The Anti-Unitarity of Time Reversal & Co-representations of Lorentzian Pin Groups

TL;DR

This paper explores the representation theory of Lorentzian groups, introducing co-representations to naturally incorporate anti-linearity of time reversal operators, and examines implications for spinors and de Sitter symmetry.

Contribution

It presents a new framework using co-representations to naturally include anti-linearity in double covers of Lorentzian groups, clarifying the structure of time reversal operators.

Findings

Standard double covers can be extended to include anti-linearity naturally.

A mapping between Majorana and Weyl spinors is constructed.

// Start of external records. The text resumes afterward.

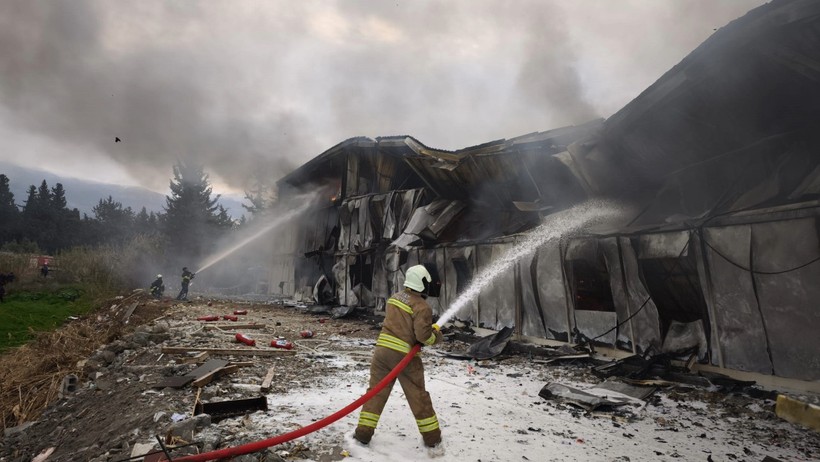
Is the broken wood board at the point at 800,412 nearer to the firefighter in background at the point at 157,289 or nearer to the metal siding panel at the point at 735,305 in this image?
the metal siding panel at the point at 735,305

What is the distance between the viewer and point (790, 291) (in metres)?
5.74

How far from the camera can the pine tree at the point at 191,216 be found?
42.1 metres

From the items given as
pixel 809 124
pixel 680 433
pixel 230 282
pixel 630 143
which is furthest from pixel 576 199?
pixel 230 282

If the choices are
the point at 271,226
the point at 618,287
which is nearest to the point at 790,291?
the point at 618,287

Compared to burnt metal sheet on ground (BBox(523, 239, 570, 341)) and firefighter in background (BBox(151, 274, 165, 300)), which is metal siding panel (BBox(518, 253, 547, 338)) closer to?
burnt metal sheet on ground (BBox(523, 239, 570, 341))

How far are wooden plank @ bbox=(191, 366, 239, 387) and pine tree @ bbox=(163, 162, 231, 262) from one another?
1503 inches

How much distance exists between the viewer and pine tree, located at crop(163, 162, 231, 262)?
42.1 meters

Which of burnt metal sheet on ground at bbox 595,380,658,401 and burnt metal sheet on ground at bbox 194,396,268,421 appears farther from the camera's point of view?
burnt metal sheet on ground at bbox 595,380,658,401

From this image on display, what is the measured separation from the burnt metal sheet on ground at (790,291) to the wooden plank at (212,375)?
8.35m

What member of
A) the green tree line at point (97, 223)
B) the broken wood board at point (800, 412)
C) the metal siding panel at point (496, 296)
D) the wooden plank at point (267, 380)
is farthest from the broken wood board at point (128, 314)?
the green tree line at point (97, 223)

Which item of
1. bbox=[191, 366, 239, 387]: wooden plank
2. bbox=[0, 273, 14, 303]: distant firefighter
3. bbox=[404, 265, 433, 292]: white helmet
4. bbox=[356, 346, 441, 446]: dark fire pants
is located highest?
bbox=[404, 265, 433, 292]: white helmet

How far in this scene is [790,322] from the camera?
5703 mm

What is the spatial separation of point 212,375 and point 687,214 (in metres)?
8.49

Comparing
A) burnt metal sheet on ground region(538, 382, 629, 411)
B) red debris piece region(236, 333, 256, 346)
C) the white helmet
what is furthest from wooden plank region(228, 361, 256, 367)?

A co-representation for the de Sitter group is developed, showing no scalar fermion mass terms.

Abstract

In the representation theory of Lorentzian orthogonal groups, there are well known arguments as to why the parity inversion operator $\mathcal{P}$ and the time reversal operator $\mathcal{T}$, should be realized as linear and anti-linear operators respectively (Wigner 1932). Despite this, standard constructions of double covers of the Lorentzian orthogonal groups naturally build time reversal operators in such a manner that they are linear, and the anti-linearity is put in ad-hoc after the fact. This article introduces a viewpoint naturally incorporating the anti-linearity into the construction of these double covers, through what Wigner called co-representations, a kind of semi-linear representation. It is shown how the standard spinoral double covers of the Lorentz group -- $\operatorname{Pin}(1,3)$ and $\operatorname{Pin}(3,1)$ -- may be naturally centrally extended for this purpose, and the relationship between the $\mathcal{C}$, $\mathcal{P}$, and $\mathcal{T}$ operators is discussed. Additionally a mapping is constructed demonstrating an interesting equivalence between Majorana and Weyl spinors. Finally a co-representation is built for the de Sitter group $\operatorname{Pin}(1,4)$, and it is demonstrated how a theory with this symmetry has no truly scalar fermion mass terms.